Greg Strand is EFCA executive director of theology and credentialing, and he serves on the Board of Ministerial Standing as well as the Spiritual Heritage Committee. He and his family are members of Northfield (Minnesota) EFC.
God’s unfolding plan of redemptive history culminates in the Lord Jesus Christ, both his person and his work. In the Bible this redemptive history is captured in some key turning points in Jesus’ life. The Bible highlights the following: (1) incarnation, (2) perfect life, (3) death- burial, (4) resurrection, (5) ascension, (6) session (being seated at the Father’s right hand, and (7) return in power and glory. The writers of the Scriptures teach these truths in that Jesus is Israel’s promised Messiah, the one fulfills all the Scriptures (Matt. 5:17-20), the one in and through whom all the promises of God are fulfilled (2 Cor. 1:20).
Although there is no biblical mandate for how these key redemptive events of Jesus are remembered or celebrated in the church, that we remember them as biblical truths is essential, and that these works of God and our experiences of these truths ought to lead to thanks and praise to God – Father, Son, Holy Spirit.
For some who follow the Christian year, yesterday was the day they remembered the redemptive historical event of Jesus’ Christ’s ascension. We use it as a time to remember this key biblical truth of the work of Christ.
In God’s redemptive work, Jesus’ ascension (Acts 1:9) was to be seated at God’s right hand (Rom. 8:34; Eph. 1:20; Heb. 1:3; 8:1; 10:12; 12:2; 1 Pet. 3:22) and to engage in intercession for believers (Rom. 3:34; Heb. 7:25). That is Jesus’ present ministry and our glorious experience.
Here are a few additional essays focusing on some of the “implications” of Christ’s ascension and also some of the “benefits” we receive from Jesus’ ascension. I include just the lists, and encourage you to read the whole essay.
Steve Mathewson, 5 Ways the Ascension Benefits You, states Jesus Christ’s ascension is critical to the redemption story. Collapsing the ascension into the resurrection means we miss many important truths of Christ’s work and benefits we receive as believers. He lists five.
Now you know why Jesus disappeared. His ascension wasn’t merely an exclamation point at the end of the resurrection; it provided his followers with power, grace, mercy, presence, gifts, and anticipation enabling them to advance his mission.
Jared C. Wilson, 5 Things The Ascension Means, reminds readers that the ascension is an essential aspect of gospel doctrine. He lists five implications of Christ’s ascension.
Kevin DeYoung, Happy Ascension Day, focuses on three ways Christ’s ascension benefits believers, looking to the Heidelberg Catechism (Question and Answer 49) for insight.

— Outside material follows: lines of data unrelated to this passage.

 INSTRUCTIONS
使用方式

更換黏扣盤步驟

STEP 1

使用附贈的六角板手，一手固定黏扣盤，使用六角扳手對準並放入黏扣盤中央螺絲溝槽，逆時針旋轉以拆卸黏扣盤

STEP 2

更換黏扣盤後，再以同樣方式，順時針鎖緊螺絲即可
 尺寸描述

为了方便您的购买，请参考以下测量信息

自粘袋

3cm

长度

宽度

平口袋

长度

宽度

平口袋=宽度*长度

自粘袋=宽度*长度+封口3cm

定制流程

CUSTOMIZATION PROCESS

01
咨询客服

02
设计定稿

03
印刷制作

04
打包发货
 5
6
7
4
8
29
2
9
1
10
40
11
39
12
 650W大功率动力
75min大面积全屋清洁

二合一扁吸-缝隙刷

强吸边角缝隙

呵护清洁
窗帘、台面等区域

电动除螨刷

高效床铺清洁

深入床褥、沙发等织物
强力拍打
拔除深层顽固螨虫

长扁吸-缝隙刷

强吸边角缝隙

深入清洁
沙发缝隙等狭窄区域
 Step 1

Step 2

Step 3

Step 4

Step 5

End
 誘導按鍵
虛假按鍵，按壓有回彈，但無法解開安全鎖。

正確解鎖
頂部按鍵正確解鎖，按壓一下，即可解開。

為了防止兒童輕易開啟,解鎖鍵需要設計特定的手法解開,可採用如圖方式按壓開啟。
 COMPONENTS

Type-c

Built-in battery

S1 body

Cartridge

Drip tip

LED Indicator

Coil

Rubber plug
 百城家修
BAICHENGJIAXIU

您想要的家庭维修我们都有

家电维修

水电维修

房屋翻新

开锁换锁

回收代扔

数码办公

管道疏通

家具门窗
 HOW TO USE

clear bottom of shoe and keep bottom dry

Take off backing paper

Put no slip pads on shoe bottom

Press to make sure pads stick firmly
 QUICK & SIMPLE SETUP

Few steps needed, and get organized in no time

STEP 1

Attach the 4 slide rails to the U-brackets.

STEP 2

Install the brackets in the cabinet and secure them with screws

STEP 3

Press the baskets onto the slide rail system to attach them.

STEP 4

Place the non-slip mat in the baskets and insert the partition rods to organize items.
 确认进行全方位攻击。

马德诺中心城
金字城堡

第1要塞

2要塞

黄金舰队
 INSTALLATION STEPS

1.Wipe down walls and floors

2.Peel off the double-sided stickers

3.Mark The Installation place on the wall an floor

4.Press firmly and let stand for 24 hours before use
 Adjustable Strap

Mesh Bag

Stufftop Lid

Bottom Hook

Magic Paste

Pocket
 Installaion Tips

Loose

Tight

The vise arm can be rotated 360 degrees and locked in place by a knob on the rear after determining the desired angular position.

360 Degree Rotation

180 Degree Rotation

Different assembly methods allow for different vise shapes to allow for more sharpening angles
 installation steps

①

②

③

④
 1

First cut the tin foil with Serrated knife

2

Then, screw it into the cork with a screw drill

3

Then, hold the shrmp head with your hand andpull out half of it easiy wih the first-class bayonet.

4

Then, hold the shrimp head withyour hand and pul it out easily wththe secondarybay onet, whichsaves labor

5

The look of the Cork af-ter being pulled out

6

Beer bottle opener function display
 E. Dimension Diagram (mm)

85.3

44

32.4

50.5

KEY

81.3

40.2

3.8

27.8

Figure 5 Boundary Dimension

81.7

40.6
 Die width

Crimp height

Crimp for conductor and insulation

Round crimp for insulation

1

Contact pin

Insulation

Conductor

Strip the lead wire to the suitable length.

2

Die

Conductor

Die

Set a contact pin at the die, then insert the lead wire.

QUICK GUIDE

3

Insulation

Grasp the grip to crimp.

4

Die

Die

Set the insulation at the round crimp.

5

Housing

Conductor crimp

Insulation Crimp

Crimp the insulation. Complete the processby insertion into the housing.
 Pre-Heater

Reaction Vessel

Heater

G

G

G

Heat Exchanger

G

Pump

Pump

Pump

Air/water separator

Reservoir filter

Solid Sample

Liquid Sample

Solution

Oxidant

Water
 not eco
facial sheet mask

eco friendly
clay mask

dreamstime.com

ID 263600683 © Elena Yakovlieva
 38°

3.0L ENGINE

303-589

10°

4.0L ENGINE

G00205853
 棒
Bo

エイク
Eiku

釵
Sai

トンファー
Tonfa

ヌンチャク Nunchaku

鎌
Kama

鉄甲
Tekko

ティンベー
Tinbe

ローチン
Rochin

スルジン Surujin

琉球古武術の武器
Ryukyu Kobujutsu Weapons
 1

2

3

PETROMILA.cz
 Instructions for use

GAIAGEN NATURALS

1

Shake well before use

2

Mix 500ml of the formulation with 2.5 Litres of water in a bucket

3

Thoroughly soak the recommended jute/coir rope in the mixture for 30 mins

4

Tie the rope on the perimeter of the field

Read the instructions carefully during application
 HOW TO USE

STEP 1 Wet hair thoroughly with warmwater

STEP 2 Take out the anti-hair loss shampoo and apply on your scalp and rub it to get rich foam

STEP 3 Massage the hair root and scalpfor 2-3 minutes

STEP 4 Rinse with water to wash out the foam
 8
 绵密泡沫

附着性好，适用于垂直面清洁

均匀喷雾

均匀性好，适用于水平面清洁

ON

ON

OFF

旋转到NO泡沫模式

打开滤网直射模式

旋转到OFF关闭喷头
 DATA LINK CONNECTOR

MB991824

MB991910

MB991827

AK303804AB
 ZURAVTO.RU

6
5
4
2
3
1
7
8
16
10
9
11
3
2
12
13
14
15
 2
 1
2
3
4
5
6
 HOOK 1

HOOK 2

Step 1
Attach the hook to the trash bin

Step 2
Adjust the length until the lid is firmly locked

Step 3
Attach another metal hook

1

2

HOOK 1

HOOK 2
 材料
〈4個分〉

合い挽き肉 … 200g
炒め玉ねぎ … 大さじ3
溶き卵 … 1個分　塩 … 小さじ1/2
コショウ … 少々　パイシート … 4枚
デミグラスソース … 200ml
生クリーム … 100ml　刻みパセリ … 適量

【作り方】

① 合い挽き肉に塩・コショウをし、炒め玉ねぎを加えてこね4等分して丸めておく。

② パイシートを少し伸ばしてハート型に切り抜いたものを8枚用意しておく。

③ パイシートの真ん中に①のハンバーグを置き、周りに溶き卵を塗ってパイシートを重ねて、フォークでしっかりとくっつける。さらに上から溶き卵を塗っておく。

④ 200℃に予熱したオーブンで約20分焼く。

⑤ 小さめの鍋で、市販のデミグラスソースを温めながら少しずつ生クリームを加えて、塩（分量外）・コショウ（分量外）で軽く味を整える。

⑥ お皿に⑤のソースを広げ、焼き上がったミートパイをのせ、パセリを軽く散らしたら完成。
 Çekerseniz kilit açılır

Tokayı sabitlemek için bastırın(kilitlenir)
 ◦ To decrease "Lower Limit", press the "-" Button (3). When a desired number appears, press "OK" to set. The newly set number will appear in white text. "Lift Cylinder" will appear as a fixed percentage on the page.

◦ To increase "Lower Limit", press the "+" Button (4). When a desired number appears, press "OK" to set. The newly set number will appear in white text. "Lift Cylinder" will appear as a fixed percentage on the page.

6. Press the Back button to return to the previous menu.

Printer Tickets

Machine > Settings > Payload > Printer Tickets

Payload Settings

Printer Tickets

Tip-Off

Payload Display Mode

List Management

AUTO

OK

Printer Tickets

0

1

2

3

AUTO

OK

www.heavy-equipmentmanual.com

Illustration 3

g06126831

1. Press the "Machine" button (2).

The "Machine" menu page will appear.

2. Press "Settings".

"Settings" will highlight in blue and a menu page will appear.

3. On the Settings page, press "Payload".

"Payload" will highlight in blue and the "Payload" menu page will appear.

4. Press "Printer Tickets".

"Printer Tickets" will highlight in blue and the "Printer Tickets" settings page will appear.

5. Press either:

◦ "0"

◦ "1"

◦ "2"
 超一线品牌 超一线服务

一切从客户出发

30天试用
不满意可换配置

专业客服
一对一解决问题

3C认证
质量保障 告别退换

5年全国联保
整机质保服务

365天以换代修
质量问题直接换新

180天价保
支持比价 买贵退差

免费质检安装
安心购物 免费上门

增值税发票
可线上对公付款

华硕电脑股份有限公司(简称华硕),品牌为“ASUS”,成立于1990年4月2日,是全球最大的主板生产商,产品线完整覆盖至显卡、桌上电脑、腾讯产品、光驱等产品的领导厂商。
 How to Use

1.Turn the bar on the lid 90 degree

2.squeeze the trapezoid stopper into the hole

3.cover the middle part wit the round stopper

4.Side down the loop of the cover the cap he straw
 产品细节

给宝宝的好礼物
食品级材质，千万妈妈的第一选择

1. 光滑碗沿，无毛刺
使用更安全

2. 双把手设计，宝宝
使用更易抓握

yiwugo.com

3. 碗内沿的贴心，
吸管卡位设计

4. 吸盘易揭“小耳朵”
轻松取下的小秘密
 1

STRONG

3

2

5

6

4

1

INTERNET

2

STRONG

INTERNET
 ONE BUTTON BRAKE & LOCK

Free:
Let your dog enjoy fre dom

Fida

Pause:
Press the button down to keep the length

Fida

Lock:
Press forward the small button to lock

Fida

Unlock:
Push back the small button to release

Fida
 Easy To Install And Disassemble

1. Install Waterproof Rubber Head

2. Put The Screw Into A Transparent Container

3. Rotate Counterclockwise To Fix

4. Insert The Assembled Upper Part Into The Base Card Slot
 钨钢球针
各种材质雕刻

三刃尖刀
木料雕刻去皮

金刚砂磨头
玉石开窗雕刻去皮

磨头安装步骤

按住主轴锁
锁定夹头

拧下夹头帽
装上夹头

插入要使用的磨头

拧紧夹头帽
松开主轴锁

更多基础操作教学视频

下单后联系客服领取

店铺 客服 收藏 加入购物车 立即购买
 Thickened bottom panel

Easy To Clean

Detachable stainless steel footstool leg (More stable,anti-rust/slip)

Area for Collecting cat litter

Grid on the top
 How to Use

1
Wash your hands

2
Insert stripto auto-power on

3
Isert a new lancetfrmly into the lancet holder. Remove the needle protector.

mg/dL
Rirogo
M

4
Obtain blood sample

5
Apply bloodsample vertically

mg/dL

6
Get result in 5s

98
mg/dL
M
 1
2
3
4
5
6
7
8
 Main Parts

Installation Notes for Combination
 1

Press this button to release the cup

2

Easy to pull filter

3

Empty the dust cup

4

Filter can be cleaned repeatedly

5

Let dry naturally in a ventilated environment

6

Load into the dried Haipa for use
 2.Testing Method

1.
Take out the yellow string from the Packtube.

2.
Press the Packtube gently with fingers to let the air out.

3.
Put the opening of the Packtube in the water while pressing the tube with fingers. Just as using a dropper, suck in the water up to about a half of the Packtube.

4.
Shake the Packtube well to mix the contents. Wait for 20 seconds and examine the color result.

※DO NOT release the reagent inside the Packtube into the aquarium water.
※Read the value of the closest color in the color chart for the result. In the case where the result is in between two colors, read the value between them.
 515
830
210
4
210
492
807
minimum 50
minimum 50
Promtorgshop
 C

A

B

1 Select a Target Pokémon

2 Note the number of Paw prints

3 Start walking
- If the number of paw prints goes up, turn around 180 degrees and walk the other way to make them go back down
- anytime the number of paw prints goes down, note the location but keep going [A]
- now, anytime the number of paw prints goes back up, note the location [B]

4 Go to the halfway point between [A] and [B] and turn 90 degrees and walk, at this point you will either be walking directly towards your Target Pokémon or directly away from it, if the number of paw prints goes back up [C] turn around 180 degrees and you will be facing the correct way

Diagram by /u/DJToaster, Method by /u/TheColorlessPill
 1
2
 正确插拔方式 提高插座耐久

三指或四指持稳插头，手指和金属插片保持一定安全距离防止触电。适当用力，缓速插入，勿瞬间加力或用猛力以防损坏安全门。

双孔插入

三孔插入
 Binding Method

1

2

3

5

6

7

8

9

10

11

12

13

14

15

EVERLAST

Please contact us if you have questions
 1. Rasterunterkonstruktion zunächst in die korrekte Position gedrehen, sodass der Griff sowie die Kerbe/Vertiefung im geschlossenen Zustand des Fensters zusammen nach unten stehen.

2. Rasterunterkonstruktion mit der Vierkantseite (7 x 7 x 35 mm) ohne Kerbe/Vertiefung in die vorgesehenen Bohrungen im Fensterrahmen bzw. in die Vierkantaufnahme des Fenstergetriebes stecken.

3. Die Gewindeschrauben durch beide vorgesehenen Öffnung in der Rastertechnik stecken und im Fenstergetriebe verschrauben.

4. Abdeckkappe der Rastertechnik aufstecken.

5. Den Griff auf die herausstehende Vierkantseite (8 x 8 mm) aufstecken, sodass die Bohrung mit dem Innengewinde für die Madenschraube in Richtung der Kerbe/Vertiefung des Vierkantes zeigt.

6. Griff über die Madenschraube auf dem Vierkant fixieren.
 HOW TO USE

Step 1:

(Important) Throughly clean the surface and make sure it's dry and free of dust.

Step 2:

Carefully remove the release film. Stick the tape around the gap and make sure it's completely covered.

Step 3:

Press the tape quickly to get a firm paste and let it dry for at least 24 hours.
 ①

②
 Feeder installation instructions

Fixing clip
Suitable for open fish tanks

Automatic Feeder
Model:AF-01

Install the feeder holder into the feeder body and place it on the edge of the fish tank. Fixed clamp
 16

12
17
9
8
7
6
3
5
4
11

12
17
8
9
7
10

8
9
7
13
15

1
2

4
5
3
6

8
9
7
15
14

The good news of this holy day is that Jesus Christ is exercising the dominion that man was made to have from the very beginning (Gen. 1:28). The ruin of the first Adam will be undone by the reign of the second. Because of Christ’s ascension, we know that the incarnation continues, Christ’s humanity lives on in heaven, the Spirit lives in our hearts, and a flesh-and-blood, divine human being rules the universe.